# Movie Recommender System
Using the [datasets](https://github.com/warriorkitty/orientlens/tree/master/movielens) colleccted from the Movielens [website](http://movielens.org), we construct a function that take the user index as input and prints out titles to 10 movies that users like them have watched but they haven't.


In [1]:
import numpy as np
import pandas as pd
dfmovies = pd.read_csv('https://raw.githubusercontent.com/warriorkitty/orientlens/master/movielens/movies.csv')
dfratings = pd.read_csv('https://raw.githubusercontent.com/warriorkitty/orientlens/master/movielens/ratings.csv')

In [2]:
dfmovies.head()

Unnamed: 0,movieId,title,genres
0,1,Toy Story (1995),Adventure|Animation|Children|Comedy|Fantasy
1,2,Jumanji (1995),Adventure|Children|Fantasy
2,3,Grumpier Old Men (1995),Comedy|Romance
3,4,Waiting to Exhale (1995),Comedy|Drama|Romance
4,5,Father of the Bride Part II (1995),Comedy


In [3]:
num_m = dfmovies.shape[0]   #total number of movies
num_m

8927

In [12]:
dfratings.head()

Unnamed: 0,userId,movieId,rating,timestamp
0,1,1,5.0,847117005
1,1,2,3.0,847642142
2,1,10,3.0,847641896
3,1,32,4.0,847642008
4,1,34,4.0,847641956


In [4]:
num_u = int(dfratings.iloc[-1]['userId'])    #total number of users
num_u

718

## Restructuring the dataset
to a dictionary where dcuser[user1][movie1] is the rating of movie1 by user1. 

In [5]:
dcuser = {}
for i,row in dfratings.iterrows():
    m,u,r = row['movieId'],row['userId'],row['rating']
    if u not in dcuser:
        dcuser[u] = {}
    dcuser[u][m] = r

## Cosine Similarity
We consider each user as a vector with dimension = #no of movies, and the value at a coordinate = rating of the respective movie.
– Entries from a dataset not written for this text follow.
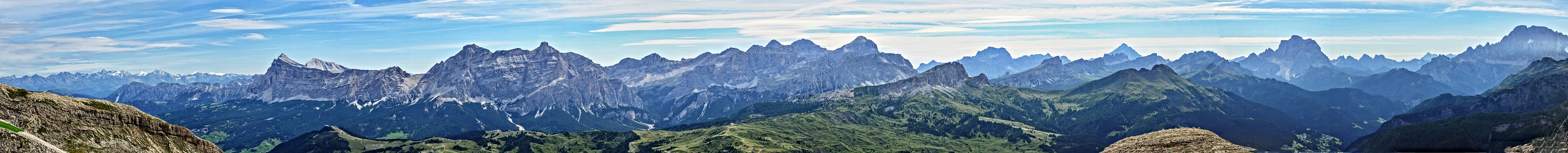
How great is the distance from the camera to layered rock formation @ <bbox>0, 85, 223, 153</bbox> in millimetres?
118688

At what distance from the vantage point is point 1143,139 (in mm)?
89438

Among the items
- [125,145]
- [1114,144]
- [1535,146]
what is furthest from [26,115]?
[1535,146]

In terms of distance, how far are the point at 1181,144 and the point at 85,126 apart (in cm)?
14597

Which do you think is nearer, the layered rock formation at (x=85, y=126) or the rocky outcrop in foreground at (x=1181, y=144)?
the rocky outcrop in foreground at (x=1181, y=144)

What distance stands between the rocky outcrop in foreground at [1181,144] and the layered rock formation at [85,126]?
5174 inches

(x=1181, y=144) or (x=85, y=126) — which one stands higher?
(x=85, y=126)

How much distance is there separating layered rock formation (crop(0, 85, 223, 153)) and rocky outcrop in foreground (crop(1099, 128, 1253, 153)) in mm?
131428

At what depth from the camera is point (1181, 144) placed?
Result: 272 feet

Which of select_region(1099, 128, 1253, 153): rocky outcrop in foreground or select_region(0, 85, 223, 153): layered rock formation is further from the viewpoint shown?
select_region(0, 85, 223, 153): layered rock formation

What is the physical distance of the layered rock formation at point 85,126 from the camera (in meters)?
119

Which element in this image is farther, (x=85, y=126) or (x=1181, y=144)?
(x=85, y=126)

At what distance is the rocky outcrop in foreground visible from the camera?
262ft

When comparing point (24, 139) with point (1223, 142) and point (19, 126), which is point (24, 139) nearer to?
point (19, 126)

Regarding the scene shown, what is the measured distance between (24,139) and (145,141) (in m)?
18.2
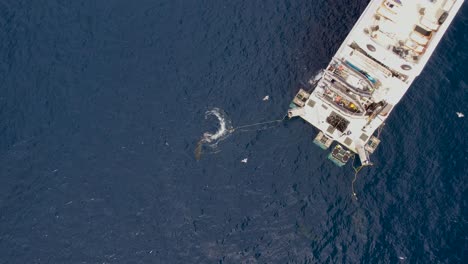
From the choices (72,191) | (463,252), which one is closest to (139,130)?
(72,191)

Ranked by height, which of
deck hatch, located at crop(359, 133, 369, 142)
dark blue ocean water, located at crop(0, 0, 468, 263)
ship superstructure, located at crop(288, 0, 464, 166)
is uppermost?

The cosine similarity between 2 users is defined as the cosine of the angle between their 2 vectors.

In [6]:
def cossim(user):    # returns a list siml (where siml[other] = cosine(user,other) the user-wise list of similarities.
    #if o == u:       
     #   return 0
    ubuck = list(dcuser[user].keys())       #co-ords with non-zero values
    urat = list(dcuser[user].values())      #values at those co-ords
    usize = np.linalg.norm(urat)            #magnitude of vector
    
    siml = [0]*(1+num_u)                    
    
    if usize == 0:                          #if no movie has been watched, this will lead to output of most watched movies
        return [1]*(1+num_u)
    
    
    for other in dcuser:                           #for every user in data
        obuck = list(dcuser[other].keys())    
        orat = list(dcuser[other].values())
        osize = np.linalg.norm(orat)
    
        if osize != 0:
            tot = 0
            for m in ubuck:
                if m in obuck:
                    tot+= dcuser[user][m]*dcuser[other][m]       #multiply same co-ords and then add to get dot product
            siml[int(other)] = (tot)/usize/osize                 #cosine similarity
    return siml    

## Likeness Score
Calculated for each user and movie as a sum of ratings weighted by user similarity.

In [7]:
def score(m_ind,siml):          #given the list of user similarity, and the index of a movies, returns a score
    s = 0
    m = dfmovies.iloc[m_ind]['movieId']     
    for other in dcuser:         
        if m in dcuser[other]:       #if other has watched the movie     
            
            s+= dcuser[other][m]*siml[int(other)]        #weighted sum of rating by similarity
    return s

In [8]:
score(3,cossim(389))        #the 3rd movie for the 389th user

1.577541030396603

## Output function
Print 10 recommendations.

In [9]:
def printrecom(u):
    movieinds = range(num_m)        #list of all movies
    siml = cossim(u)                

    ranks = sorted(movieinds,key = lambda m: score(m,siml),reverse = True) #reverse sort of movies by score
    count = 0
    for m in ranks: 
        if m not in dcuser[u]:             #ignore the movies already watched
            print(dfmovies['title'][m])
            count+=1
        else:
            print(m)
        if count == 10:                    #break after printing 10 titles
            break        

In [10]:
printrecom(3)

Star Wars: Episode IV - A New Hope (1977)
Back to the Future (1985)
Pulp Fiction (1994)
Forrest Gump (1994)
Shawshank Redemption, The (1994)
Star Wars: Episode V - The Empire Strikes Back (1980)
Silence of the Lambs, The (1991)
Raiders of the Lost Ark (Indiana Jones and the Raiders of the Lost Ark) (1981)
Matrix, The (1999)
Toy Story (1995)


In [11]:
printrecom(718)

Pulp Fiction (1994)
Forrest Gump (1994)
Shawshank Redemption, The (1994)
Silence of the Lambs, The (1991)
Matrix, The (1999)
Jurassic Park (1993)
Star Wars: Episode IV - A New Hope (1977)
Toy Story (1995)
Back to the Future (1985)
Terminator 2: Judgment Day (1991)